--- Task requirements ---
Rewrite the data below, replacing every occurrence of "camera" with "viewer" and leaving everything else unchanged. Omit the pictures from your answer.
◇ ◇ ◇ ◇ ◇ ◇ ◇
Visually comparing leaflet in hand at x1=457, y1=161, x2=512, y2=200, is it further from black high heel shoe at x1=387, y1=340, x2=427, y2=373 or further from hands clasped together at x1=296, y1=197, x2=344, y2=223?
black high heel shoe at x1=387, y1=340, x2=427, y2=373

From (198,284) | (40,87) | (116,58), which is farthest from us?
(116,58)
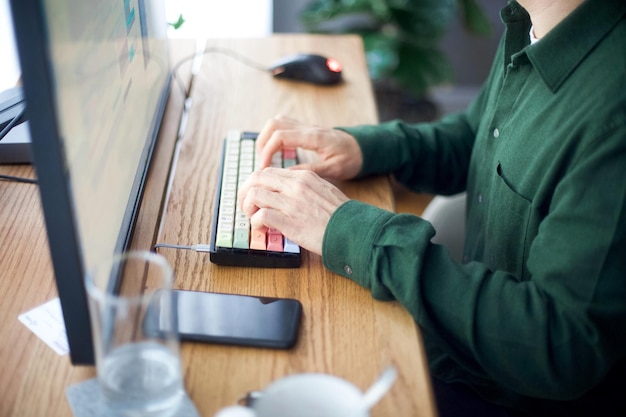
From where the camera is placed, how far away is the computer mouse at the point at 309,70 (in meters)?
1.39

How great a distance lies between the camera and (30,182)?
1034 mm

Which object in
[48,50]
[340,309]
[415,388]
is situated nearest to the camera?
[48,50]

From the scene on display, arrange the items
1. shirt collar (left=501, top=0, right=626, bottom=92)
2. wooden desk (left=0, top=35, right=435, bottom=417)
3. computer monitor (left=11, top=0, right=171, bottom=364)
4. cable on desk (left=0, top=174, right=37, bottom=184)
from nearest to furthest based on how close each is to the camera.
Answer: computer monitor (left=11, top=0, right=171, bottom=364), wooden desk (left=0, top=35, right=435, bottom=417), shirt collar (left=501, top=0, right=626, bottom=92), cable on desk (left=0, top=174, right=37, bottom=184)

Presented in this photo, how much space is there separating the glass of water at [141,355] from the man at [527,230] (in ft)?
0.80

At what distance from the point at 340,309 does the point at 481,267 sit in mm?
170

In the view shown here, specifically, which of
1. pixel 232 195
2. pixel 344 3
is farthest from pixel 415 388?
pixel 344 3

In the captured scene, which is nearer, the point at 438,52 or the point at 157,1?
the point at 157,1

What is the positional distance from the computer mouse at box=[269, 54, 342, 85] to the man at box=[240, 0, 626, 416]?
◇ ◇ ◇ ◇ ◇ ◇ ◇
--- Response to this task ---
Visually comparing leaflet in hand at x1=457, y1=161, x2=512, y2=200, is it further from black high heel shoe at x1=387, y1=340, x2=427, y2=373 or further from hands clasped together at x1=296, y1=197, x2=344, y2=223?
black high heel shoe at x1=387, y1=340, x2=427, y2=373

From (198,284) | (40,87) | (116,58), which is farthest from us?
(116,58)
From where the viewer is placed, how far away is the computer mouse at the point at 309,70 (in meters)?
1.39

How great a distance lies between the viewer and (30,182)?
1034 mm

Which object in
[48,50]
[340,309]
[415,388]
is situated nearest to the viewer?
[48,50]

From the scene on display, arrange the items
1. shirt collar (left=501, top=0, right=626, bottom=92)
2. wooden desk (left=0, top=35, right=435, bottom=417)
3. computer monitor (left=11, top=0, right=171, bottom=364)
4. cable on desk (left=0, top=174, right=37, bottom=184)
from nearest to furthest based on how close each is to the viewer.
Answer: computer monitor (left=11, top=0, right=171, bottom=364), wooden desk (left=0, top=35, right=435, bottom=417), shirt collar (left=501, top=0, right=626, bottom=92), cable on desk (left=0, top=174, right=37, bottom=184)

Presented in this photo, how much space is there separating the glass of water at [141,355] from the man at [527,230] (in ft)?
0.80

At what distance from the point at 340,309 does the point at 481,267 sit in mm?
170

In the view shown here, specifically, which of
1. pixel 232 195
2. pixel 344 3
is farthest from pixel 415 388?
pixel 344 3

In the captured scene, which is nearer, the point at 438,52 or the point at 157,1?
the point at 157,1

What is the positional distance from the computer mouse at box=[269, 54, 342, 85] to the man at box=[240, 0, 626, 416]?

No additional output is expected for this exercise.